Stream

为了给用户更好的使用体验，LazyLLM 在普通的对话系统和带 FunctionCall 的对话系统中都支持了流式输出以及中间结果输出。这样能减少用户的等待时间和方便查看中间结果。接下来我将会从一个简单的支持 FunctionCall 的流式对话机器人开始，初步介绍 LazyLLM 中流式的设计思路。

Stream 牛刀小试

我们还是使用 FunctionCall 查天气的例子。先定义两个查天气的函数如下：

from typing import Literal
import json
from lazyllm.tools import fc_register

@fc_register("tool")
def get_current_weather(location: str, unit: Literal["fahrenheit", "celsius"]="fahrenheit"):
    """
    Get the current weather in a given location

    Args:
        location (str): The city and state, e.g. San Francisco, CA.
        unit (str): The temperature unit to use. Infer this from the users location.
    """
    if 'tokyo' in location.lower():
        return json.dumps({'location': 'Tokyo', 'temperature': '10', 'unit': 'celsius'})
    elif 'san francisco' in location.lower():
        return json.dumps({'location': 'San Francisco', 'temperature': '72', 'unit': 'fahrenheit'})
    elif 'paris' in location.lower():
        return json.dumps({'location': 'Paris', 'temperature': '22', 'unit': 'celsius'})
    elif 'beijing' in location.lower():
        return json.dumps({'location': 'Beijing', 'temperature': '90', 'unit': 'fahrenheit'})
    else:
        return json.dumps({'location': location, 'temperature': 'unknown'})

@fc_register("tool")
def get_n_day_weather_forecast(location: str, num_days: int, unit: Literal["celsius", "fahrenheit"]='fahrenheit'):
    """
    Get an N-day weather forecast

    Args:
        location (str): The city and state, e.g.
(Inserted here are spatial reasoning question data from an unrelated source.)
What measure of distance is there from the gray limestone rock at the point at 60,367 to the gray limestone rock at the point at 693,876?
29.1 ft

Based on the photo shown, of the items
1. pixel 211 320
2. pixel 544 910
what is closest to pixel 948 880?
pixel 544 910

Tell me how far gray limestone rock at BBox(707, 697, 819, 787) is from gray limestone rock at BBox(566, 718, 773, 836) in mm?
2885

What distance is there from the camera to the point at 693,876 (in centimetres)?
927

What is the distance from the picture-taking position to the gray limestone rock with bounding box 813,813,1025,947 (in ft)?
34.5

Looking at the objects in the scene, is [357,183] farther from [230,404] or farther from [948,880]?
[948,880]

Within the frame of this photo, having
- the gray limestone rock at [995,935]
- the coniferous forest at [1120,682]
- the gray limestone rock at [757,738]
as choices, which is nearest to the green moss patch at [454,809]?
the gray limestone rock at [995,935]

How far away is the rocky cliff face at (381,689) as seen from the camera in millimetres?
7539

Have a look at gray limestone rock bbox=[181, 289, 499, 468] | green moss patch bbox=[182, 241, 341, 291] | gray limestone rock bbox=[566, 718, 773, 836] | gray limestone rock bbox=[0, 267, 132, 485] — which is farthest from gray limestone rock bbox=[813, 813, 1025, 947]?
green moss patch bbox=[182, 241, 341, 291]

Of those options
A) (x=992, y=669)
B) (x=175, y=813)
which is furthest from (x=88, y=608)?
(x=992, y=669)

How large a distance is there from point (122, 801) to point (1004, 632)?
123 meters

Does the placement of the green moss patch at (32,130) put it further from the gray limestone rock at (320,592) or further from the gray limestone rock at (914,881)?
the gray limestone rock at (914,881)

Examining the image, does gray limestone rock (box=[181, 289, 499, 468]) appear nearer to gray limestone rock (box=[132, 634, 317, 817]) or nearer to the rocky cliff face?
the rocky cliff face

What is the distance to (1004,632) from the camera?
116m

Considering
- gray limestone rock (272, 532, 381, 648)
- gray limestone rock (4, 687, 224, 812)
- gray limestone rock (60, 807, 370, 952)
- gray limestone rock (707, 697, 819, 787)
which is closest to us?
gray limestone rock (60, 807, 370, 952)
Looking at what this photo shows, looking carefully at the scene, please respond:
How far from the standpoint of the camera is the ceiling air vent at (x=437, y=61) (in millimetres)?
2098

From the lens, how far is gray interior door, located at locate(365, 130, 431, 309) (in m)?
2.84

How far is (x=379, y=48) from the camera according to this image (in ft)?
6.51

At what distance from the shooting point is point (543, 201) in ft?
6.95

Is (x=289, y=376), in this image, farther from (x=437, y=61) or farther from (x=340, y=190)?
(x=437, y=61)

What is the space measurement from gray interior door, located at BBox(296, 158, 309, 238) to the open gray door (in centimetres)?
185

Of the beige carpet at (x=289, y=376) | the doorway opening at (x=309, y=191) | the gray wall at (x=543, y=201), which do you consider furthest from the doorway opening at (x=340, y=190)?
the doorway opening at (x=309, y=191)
San Francisco, CA.
        num_days (int): The number of days to forecast.
        unit (Literal['celsius', 'fahrenheit']): The temperature unit to use. Infer this from the users location.
    """
    if 'tokyo' in location.lower():
        return json.dumps({'location': 'Tokyo', 'temperature': '10', 'unit': 'celsius', "num_days": num_days})
    elif 'san francisco' in location.lower():
        return json.dumps({'location': 'San Francisco', 'temperature': '75', 'unit': 'fahrenheit', "num_days": num_days})
    elif 'paris' in location.lower():
        return json.dumps({'location': 'Paris', 'temperature': '25', 'unit': 'celsius', "num_days": num_days})
    elif 'beijing' in location.lower():
        return json.dumps({'location': 'Beijing', 'temperature': '85', 'unit': 'fahrenheit', "num_days": num_days})
    else:
        return json.dumps({'location': location, 'temperature': 'unknown'})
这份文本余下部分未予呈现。